Стоило вцепиться в грузовой трос, как ветер подхватил мой трёхсоткилограммовый доспех и наклонил, словно ствол молодого деревца. Меня мотало из стороны в сторону, но благодаря приводам доспехов я стальной хваткой вцепился в канаты и дополз до транспортного контейнера. Несколько ударов кулаком по крепежу, и тот сдался, позволяя добраться до нужного рычага.
Дернув за него, я тут же вцепился обеими руками в каркас шара, и встал в распорку, в ожидании удара. Тонкая белая ткань выскользнула из контейнера, и несколько секунд ничего не происходило, а затем нас дернуло так, словно мы на полном ходу врезались в бетонную стену.
Часть каркаса не выдержала и со скрежетом прогнулась под моим весом. Ноги сорвались в пропасть, и я едва успел сформировать конструкт у подошв и рывком в подошвы поставить себя обратно. Из-за парашюта дирижабль опасно накренился, клюнул носом вниз, и начал снижаться еще быстрее.
Земля стремительно приближалась, и я уже с уверенностью мог рассмотреть отдельные деревья, когда передняя часть шара врезалась во что-то невидимое, со скрежетом прогнулась и лопнула, выпуская тысячи тонн гелия. Удар дернул меня в противоположную сторону.
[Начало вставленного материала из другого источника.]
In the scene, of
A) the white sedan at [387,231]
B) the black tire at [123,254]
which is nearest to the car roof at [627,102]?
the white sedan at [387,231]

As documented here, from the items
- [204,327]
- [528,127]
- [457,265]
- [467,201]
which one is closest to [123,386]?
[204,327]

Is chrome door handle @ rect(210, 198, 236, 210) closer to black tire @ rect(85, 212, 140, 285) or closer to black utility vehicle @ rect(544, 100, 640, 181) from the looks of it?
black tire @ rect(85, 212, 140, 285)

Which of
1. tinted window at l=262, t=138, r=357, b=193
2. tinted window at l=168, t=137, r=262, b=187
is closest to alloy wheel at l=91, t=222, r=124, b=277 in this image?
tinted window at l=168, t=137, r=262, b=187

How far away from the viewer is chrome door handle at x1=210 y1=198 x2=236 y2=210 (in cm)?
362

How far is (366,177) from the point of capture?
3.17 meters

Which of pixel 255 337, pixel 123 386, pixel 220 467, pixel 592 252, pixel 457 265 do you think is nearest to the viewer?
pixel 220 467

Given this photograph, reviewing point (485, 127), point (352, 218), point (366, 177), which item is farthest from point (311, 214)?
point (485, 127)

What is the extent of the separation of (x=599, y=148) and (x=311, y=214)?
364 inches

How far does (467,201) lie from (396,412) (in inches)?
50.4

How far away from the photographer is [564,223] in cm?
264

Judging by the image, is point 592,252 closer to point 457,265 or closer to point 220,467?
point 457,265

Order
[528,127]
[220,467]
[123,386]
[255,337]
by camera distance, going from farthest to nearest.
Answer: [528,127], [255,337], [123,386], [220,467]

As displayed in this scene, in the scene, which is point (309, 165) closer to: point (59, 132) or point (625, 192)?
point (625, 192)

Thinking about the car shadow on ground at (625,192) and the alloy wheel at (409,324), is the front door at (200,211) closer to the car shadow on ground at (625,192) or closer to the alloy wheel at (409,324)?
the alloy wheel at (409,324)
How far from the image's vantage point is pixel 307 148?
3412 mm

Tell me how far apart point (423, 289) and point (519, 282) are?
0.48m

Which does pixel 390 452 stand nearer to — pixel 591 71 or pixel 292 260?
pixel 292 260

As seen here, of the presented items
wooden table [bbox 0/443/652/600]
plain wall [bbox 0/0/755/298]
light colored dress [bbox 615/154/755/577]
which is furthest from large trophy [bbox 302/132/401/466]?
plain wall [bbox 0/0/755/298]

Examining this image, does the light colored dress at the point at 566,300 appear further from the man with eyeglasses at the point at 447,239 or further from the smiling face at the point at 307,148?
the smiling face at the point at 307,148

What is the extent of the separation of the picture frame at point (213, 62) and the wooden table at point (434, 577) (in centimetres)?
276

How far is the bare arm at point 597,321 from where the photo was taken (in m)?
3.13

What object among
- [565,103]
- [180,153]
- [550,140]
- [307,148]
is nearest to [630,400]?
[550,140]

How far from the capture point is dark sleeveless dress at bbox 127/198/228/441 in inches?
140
Трос, за который я держался оторвался от крепежа, и я полетел вниз, в последний момент едва успев ухватиться за оплавленную защиту гондолы.
Оказавшись у лобового смотрового стекла, я видел, как весь экипаж изо всех сил держится за свои места. Ангелину спасли ремни, она была пристегнута к месту пилота. Макса спасла стальная хватка механоида, а вот Филарет, бывший без сознания, рухнул, и сейчас лежал на смотровом стекле с той стороны.
Но самое отвратительное — под дирижаблем всё еще оставалось несколько километров, под которыми виднелось живое море. Мы же застряли в его секторном диссонансном щите. И медленно проваливались внутрь.